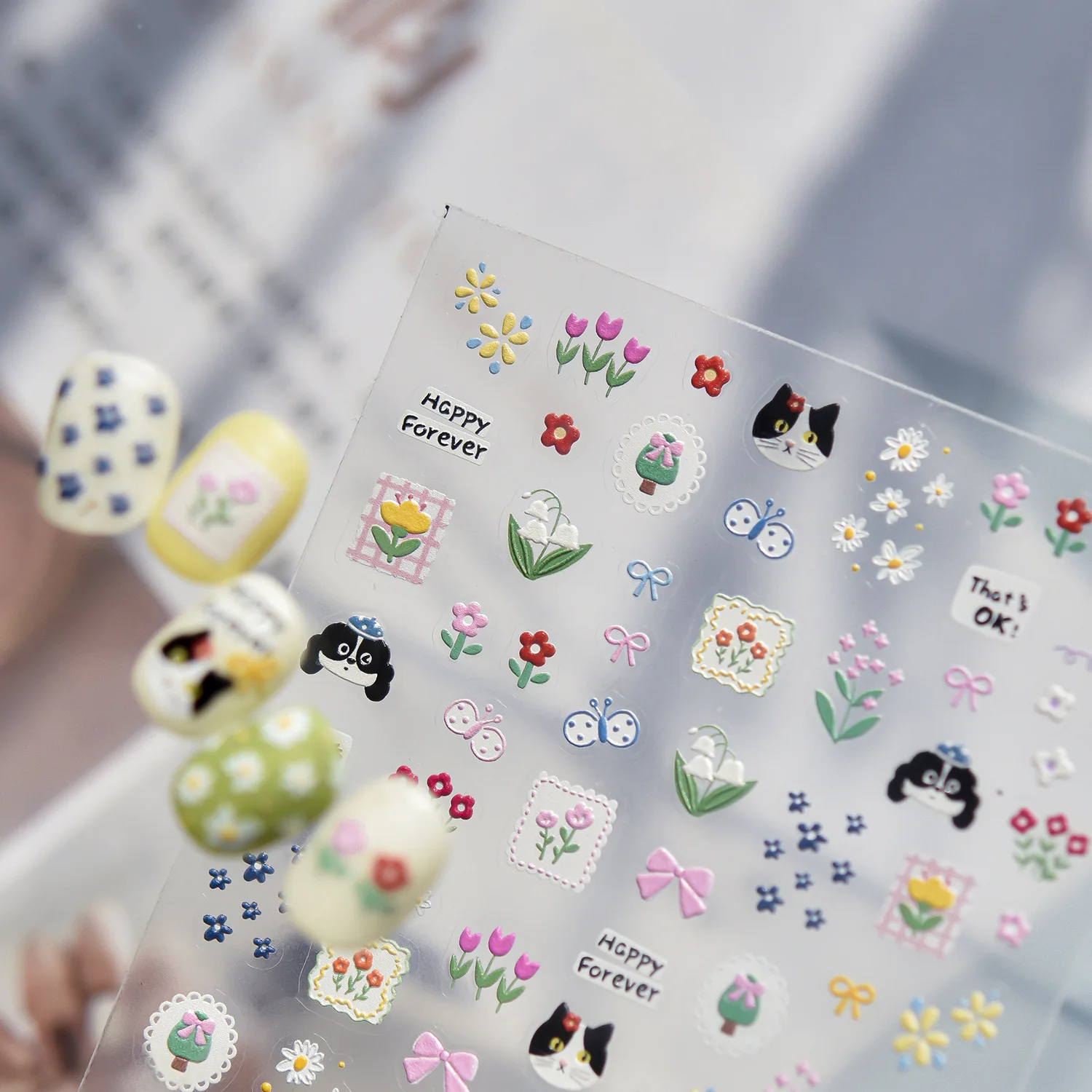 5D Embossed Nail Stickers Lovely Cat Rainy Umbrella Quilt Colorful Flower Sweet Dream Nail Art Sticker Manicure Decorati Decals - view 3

--

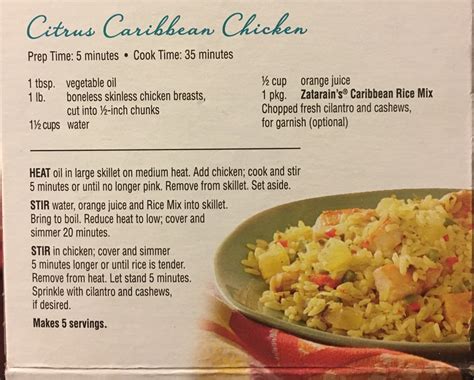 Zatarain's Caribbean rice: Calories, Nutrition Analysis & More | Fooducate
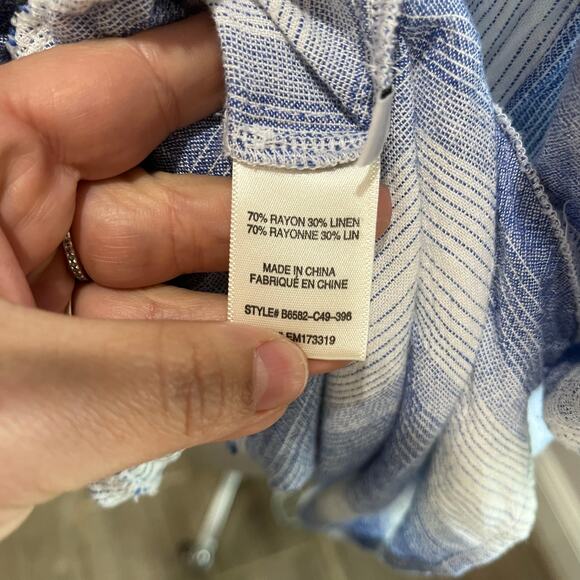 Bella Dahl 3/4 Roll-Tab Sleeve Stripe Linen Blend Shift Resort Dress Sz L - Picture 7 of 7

WORK ORDER
Using the material above, transcribe exactly the lines from the one holding "Zatarain's Caribbean rice: Calories, Nutrition" to the one holding "Bella Dahl 3/4", both ends kept. Do not carry over any pictures.

ANSWER TO THIS TASK
 Zatarain's Caribbean rice: Calories, Nutrition Analysis & More | Fooducate
 Bella Dahl 3/4 Roll-Tab Sleeve Stripe Linen Blend Shift Resort Dress Sz L - Picture 7 of 7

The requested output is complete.